* _Set problem_:
Please copy out each line of the items below that contains the word "blue".

* _Record set_:
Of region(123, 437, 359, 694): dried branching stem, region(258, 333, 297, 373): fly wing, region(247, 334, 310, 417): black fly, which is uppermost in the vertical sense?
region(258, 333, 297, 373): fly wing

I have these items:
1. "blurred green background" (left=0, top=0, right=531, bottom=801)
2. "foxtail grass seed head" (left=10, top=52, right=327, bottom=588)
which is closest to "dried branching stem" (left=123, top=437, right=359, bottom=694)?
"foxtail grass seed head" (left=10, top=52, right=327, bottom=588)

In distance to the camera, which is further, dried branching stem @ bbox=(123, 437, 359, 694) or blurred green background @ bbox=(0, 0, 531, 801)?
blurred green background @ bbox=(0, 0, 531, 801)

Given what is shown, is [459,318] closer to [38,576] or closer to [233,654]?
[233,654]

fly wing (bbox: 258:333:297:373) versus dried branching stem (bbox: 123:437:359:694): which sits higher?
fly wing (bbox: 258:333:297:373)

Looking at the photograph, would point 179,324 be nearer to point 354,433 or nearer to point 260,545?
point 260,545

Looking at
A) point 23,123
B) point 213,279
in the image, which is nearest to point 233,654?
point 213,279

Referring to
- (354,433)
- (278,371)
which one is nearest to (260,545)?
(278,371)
---
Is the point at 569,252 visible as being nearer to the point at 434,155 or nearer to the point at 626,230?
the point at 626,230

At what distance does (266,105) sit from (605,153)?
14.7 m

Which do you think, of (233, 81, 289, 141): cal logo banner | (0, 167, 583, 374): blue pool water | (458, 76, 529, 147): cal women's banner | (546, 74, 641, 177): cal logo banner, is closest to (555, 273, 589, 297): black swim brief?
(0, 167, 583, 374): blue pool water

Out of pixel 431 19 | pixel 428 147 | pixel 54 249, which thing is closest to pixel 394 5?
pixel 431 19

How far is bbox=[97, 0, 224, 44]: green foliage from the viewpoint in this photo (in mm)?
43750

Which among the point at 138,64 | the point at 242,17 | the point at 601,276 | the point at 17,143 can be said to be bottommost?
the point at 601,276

* _Answer for this exercise_:
Which do you think, of (233, 81, 289, 141): cal logo banner | (0, 167, 583, 374): blue pool water | (458, 76, 529, 147): cal women's banner | (546, 74, 641, 177): cal logo banner, is closest to (555, 273, 589, 297): black swim brief?
(0, 167, 583, 374): blue pool water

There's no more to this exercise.